I Went to the market like 3 days before and i got to know from my friend shop that he sells external graphic card for laptops and he gave me and offer of 5.3k for 1 GB graphic card and in the other shop 1 guy offered me 6k for nVidia external Graphic card...
So, i was wondering which external graphic card would be best for me...
and i want 1 Gb graphic in my budget of 5.5k
Please Help me out please please please
Thanx you in advance 
and even post the links if i can see those graphic cards 
Thanx you alot please help me


----------



## ico (Jul 14, 2012)

There are no external graphic cards for "laptops".

(We might see them in future via Thunderbolt port, but Thunderbolt port is only seen in Macbook Pro as of now)


----------



## Arc (Jul 14, 2012)

ico said:


> There are no external graphic cards for "laptops".
> 
> (We might see them in future via Thunderbolt port, but Thunderbolt port is only seen in Macbook Pro as of now)

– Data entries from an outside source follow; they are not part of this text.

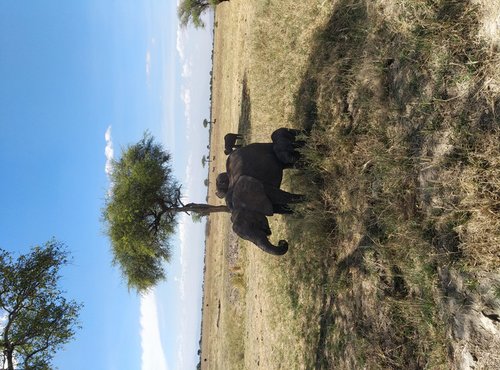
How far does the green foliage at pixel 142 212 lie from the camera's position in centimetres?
1472

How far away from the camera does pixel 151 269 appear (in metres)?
16.7

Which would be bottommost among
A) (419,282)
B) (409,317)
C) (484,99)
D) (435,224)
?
(409,317)

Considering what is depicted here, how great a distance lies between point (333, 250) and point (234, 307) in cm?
1107

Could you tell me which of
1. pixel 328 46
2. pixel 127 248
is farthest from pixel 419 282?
pixel 127 248

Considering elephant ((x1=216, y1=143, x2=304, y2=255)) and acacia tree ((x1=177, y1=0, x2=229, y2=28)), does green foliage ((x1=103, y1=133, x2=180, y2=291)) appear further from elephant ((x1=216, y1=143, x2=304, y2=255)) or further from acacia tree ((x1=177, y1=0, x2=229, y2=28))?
acacia tree ((x1=177, y1=0, x2=229, y2=28))

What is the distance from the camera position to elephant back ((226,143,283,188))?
9367 mm

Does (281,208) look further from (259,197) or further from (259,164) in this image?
(259,164)

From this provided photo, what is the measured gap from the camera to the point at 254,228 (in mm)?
8797

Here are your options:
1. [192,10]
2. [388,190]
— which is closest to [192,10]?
[192,10]

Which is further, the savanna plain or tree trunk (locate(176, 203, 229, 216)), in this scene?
tree trunk (locate(176, 203, 229, 216))

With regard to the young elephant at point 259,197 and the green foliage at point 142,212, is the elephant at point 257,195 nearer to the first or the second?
the young elephant at point 259,197

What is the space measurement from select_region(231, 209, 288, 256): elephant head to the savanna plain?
93cm

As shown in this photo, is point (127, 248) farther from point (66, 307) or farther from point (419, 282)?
point (419, 282)

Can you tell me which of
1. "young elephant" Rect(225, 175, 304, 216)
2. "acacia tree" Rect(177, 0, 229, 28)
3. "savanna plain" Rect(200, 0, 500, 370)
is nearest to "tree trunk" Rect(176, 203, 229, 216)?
"savanna plain" Rect(200, 0, 500, 370)
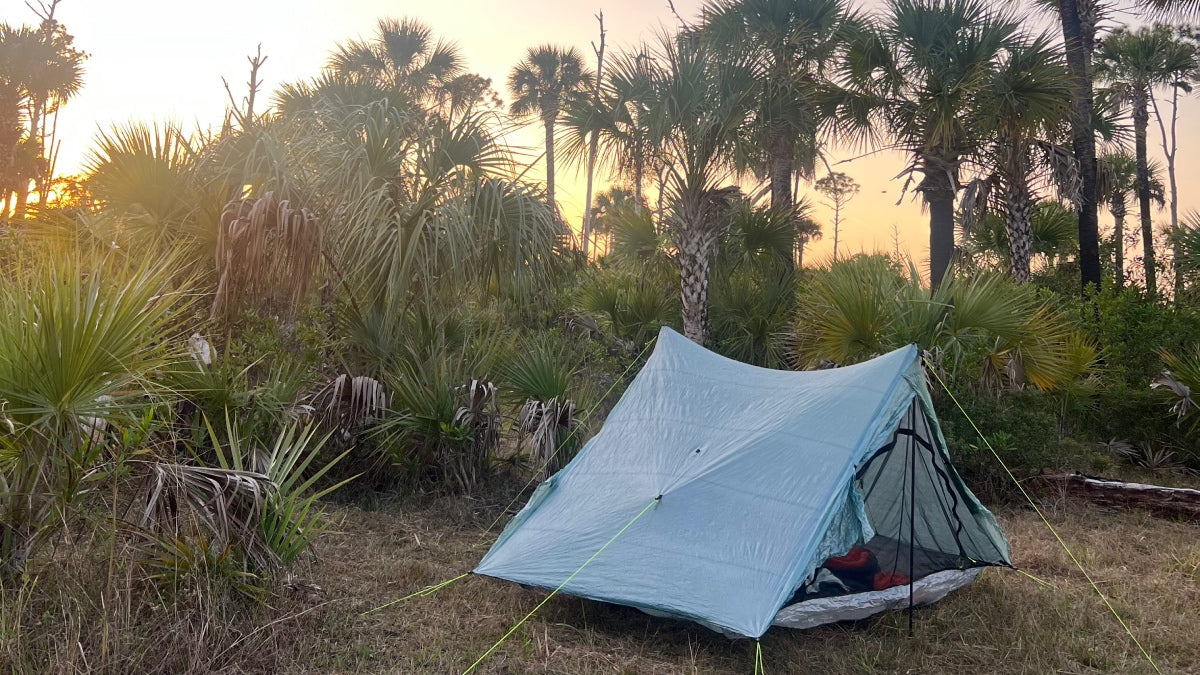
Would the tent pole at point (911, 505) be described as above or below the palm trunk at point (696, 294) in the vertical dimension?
below

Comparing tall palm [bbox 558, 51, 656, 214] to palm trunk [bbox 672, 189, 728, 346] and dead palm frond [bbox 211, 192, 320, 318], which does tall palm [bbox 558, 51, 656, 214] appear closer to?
palm trunk [bbox 672, 189, 728, 346]

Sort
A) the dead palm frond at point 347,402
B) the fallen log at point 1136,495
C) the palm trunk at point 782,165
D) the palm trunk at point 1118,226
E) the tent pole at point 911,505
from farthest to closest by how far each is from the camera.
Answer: the palm trunk at point 1118,226, the palm trunk at point 782,165, the fallen log at point 1136,495, the dead palm frond at point 347,402, the tent pole at point 911,505

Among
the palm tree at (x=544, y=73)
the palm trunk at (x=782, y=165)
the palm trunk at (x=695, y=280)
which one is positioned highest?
the palm tree at (x=544, y=73)

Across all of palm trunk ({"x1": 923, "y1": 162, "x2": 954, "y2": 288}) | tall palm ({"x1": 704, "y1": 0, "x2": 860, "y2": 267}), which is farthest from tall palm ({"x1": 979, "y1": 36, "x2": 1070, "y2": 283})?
tall palm ({"x1": 704, "y1": 0, "x2": 860, "y2": 267})

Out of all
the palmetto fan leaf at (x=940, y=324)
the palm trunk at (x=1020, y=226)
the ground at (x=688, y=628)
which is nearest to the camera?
the ground at (x=688, y=628)

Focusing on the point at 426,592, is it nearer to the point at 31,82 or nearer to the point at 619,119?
the point at 619,119

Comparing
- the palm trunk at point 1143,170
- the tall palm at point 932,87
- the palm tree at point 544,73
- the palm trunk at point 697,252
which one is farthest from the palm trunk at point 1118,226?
the palm tree at point 544,73

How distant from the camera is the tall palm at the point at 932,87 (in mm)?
13344

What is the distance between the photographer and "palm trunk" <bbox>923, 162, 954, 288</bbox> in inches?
589

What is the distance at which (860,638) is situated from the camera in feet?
17.7

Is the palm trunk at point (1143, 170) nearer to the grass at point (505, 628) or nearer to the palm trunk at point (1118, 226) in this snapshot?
the palm trunk at point (1118, 226)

Sir, but my friend did showed me the graphic card dats why im telling you why wud i lie


----------



## saswat23 (Jul 14, 2012)

What did your friend show? Mention the make and model coz there are no such external graphics card available in India.


----------



## d6bmg (Jul 15, 2012)

@ico: One or two basic external graphics cards are available. Really, I also saw them 2-3 years ago. 
@OP: If you don't intend to waste your boney, don't buy anything lik that. Those are totally useless.


----------



## ico (Jul 15, 2012)

Arc said:


> Sir, but my friend did showed me the graphic card dats why im telling you why wud i lie


nope. Consumer notebooks have GPU soldered on the motherboard with no scope of expansion. Even if 1 or 2 are available, they are a joke because the port feeding them will be slow. 

"Internal" upgrades are possible in some Alienware laptops though.

This is possible and will be worth it in future - *AnandTech - MSI's GUS II: External GPU via Thunderbolt* - which like I said, it is via Thunderbolt which actually has good bandwidth.



Arc said:


> I Went to the market like 3 days before and i got to know from my friend shop that he sells* external graphic card for laptops* and he gave me and offer of 5.3k for 1 GB graphic card and in the other shop 1 guy offered me 6k for *nVidia external Graphic card...*


Nothing of this sort exists for "laptops".

A weird hack is available though - which converts your Express Card Slot to a PCI Express slot enabling you desktop graphic card. - How to make an external laptop graphics adaptor | News | TechRadar

But the point is, how practical is it?  You need an external power supply to power that card. 



d6bmg said:


> @ico: One or two basic external graphics cards are available. Really, I also saw them 2-3 years ago.


Even if they are, what is the point? Most probably connecting via USB 2.0? Even slower than a PCI slot?


----------



## d6bmg (Jul 16, 2012)

^^ That's what I meant to say. There is no point other than wasting money. Increase in performance? Nothing, absolutely nothing. I should say there might be decrease in performance. 
Above all, these so called external graphics cards are rare, very rare indeed.


----------